A lot of chirping from two of the eggs, so I went ahead and put them back in the cage nest. Our male went right to them nestled them around and has been sitting on them non-stop. He is actually very protective of them - oh yeah.... I now have another bandaid on my hand - hee hee.

Our female seems to care less about them, but we will keep a close eye on the interaction.

The other two eggs - The gray one ( which I assume is the most mature ) doesn't look promising via candling. Only about 1/3 of it shows a dark mass, and rotating it shows a lot of liquid, appears real watery. But there are veins showing. The remaining egg doesn't show any veins, even if it was the last laid it has been 14 days. Even so. I'll keep them incubated for awhile longer.

I'll post back any changes - thanks for "hanging in there" with me.

Keith


----------



## srtiels (May 1, 2009)

OK...YAY!!!...Let the male have the eggs. KEEP the female AWAY. I'd be afraid she may harass him and harm the babies.

The dark fluidy egg, trash it. The one with no veins, add to the clutch with the others. As long as the egg is kept warm by the Daddy. the egg will hold warmth that will help keep any chicks warm when daddy bird leave to eat. The babies will also use this egg to prop their little head on.

Please keep us posted. GO DADDY BIRD...WHAT A GOOD BIRD


----------



## srtiels (May 1, 2009)

Don't get alarmed when you see the parent off the nest eating when some babies hatch. if there is other eggs still due to hatch they will use these as warmth. If you think they are getting cold when the parent is off them the easiest way to check is to hold the palm of your hand 1" above their backs. If you feel heat radiating from them, they are fine. 

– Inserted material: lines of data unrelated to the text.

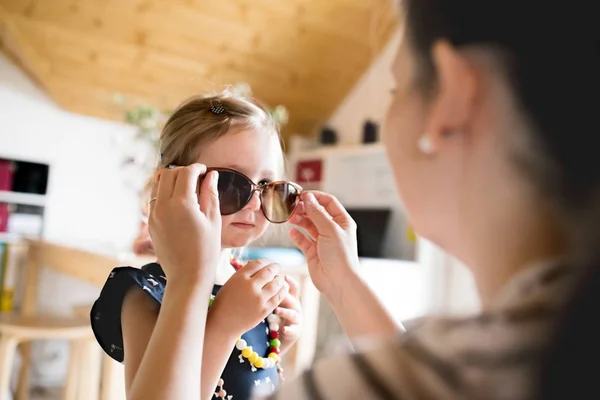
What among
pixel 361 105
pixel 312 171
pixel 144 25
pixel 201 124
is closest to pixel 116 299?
pixel 201 124

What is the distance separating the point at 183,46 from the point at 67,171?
1.01 metres

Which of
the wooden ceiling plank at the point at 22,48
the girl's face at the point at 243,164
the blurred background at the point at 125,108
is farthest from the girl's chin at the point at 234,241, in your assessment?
the wooden ceiling plank at the point at 22,48

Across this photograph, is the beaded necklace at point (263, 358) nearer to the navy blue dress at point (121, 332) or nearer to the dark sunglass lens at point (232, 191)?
the navy blue dress at point (121, 332)

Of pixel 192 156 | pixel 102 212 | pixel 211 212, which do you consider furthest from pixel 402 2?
pixel 102 212

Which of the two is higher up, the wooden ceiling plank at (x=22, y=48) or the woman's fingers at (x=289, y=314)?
the wooden ceiling plank at (x=22, y=48)

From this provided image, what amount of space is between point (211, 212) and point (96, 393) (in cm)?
158

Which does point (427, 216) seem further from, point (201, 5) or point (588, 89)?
point (201, 5)

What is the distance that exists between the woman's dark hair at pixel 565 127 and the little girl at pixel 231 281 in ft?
1.51

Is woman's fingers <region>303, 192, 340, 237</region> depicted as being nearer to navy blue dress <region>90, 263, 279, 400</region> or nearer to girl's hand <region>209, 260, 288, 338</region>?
girl's hand <region>209, 260, 288, 338</region>

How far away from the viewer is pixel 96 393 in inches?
75.1

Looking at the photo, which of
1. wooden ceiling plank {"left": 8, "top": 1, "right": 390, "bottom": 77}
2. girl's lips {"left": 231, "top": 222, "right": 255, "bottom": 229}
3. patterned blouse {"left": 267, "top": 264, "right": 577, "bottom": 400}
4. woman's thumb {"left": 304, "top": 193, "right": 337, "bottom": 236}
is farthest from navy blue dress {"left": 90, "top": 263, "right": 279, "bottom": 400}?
wooden ceiling plank {"left": 8, "top": 1, "right": 390, "bottom": 77}

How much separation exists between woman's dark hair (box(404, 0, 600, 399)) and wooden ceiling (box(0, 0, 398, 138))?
2.58 m

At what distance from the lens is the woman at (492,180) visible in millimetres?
263

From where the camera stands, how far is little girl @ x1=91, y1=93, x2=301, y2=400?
68 cm
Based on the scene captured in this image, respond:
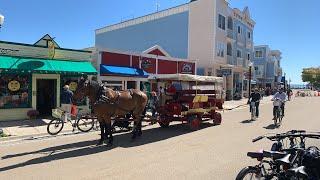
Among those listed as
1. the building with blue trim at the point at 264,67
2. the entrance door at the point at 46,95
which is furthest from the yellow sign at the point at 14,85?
the building with blue trim at the point at 264,67

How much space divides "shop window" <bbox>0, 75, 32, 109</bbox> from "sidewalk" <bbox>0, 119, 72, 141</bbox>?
1134 millimetres

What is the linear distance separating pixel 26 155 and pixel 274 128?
35.3 feet

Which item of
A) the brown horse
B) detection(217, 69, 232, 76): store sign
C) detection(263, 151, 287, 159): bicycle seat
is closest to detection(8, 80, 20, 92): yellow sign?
the brown horse

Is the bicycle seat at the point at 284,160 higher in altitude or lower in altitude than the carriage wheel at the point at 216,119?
higher

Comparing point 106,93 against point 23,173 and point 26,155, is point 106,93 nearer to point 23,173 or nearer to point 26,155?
point 26,155

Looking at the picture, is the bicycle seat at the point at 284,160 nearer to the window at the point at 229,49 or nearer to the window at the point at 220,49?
the window at the point at 220,49

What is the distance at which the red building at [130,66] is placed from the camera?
73.1ft

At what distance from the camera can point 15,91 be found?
696 inches

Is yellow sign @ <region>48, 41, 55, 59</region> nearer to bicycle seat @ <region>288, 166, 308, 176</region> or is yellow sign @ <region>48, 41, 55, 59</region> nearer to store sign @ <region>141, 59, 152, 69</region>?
store sign @ <region>141, 59, 152, 69</region>

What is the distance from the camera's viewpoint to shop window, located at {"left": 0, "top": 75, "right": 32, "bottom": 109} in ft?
56.8

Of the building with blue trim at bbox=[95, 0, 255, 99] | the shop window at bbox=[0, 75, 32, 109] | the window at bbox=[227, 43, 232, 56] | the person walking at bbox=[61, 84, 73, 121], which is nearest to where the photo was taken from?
the person walking at bbox=[61, 84, 73, 121]

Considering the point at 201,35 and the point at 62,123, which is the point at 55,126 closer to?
the point at 62,123

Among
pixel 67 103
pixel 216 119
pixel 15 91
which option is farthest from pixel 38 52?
pixel 216 119

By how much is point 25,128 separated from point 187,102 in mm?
6878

OK...if all your eggs hatch out you may have to help daddy bird feed. Here is an assist hatch article that tells some things to look for and when you need to help out:
http://justcockatiels.weebly.com/assist-feeding-chicks.html

And (moderrators *please* allow this link) this is a link to another forum I have been posting to. It starts off with a video showing feeding an assist hatch baby someone brought her: http://forums.avianavenue.com/nursery-rhyme-drive/7578-little-baby-cockatiel.htm Her experience has been rather rocky, so there is some info you can watch for, just in case you have to hand feed from day 1, and also if problems arise, what to do.

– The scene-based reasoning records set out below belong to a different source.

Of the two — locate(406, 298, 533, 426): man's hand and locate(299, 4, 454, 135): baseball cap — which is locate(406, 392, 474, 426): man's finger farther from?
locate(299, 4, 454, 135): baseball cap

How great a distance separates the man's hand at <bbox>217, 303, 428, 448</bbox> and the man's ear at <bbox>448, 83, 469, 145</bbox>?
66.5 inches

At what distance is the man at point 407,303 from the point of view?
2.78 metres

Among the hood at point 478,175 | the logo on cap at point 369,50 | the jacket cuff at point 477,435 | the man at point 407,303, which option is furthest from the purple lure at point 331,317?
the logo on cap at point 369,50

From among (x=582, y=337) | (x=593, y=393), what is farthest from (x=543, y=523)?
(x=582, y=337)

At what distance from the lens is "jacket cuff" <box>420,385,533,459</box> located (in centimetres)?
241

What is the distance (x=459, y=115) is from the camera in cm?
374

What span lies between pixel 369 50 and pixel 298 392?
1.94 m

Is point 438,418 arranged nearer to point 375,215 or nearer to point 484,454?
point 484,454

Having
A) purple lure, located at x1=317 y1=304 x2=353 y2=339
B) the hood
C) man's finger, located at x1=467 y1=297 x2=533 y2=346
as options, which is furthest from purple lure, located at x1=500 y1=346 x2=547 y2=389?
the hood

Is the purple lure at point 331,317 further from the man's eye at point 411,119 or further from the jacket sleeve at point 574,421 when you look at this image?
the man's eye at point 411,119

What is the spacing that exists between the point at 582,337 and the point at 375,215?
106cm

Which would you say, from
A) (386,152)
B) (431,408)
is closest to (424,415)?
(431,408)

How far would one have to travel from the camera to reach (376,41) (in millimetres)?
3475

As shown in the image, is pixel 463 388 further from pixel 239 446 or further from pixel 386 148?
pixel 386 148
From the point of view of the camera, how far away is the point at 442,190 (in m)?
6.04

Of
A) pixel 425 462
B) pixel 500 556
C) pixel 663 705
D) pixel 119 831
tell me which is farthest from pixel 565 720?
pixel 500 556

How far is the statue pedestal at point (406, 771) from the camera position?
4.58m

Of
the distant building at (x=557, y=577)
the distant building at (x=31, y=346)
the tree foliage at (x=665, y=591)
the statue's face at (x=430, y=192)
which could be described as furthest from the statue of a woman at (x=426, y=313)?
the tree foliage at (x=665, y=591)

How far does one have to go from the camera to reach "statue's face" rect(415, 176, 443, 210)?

GOOD LUCK, and I hope you have healthy happy beautiful babies


----------



## keith1 (Jan 4, 2008)

Daddy bird is doing a very good job thus far. We will move the female to the other cage as suggested. Maybe because this is her first clutch and she's only 14 months old she just doesn't know how to "handle it" yet.

Daddy bird is so protective, if we even approach the cage he spreads his wings to cover his "treasure" and hisses. But we think that's a good sign - we just leave him alone.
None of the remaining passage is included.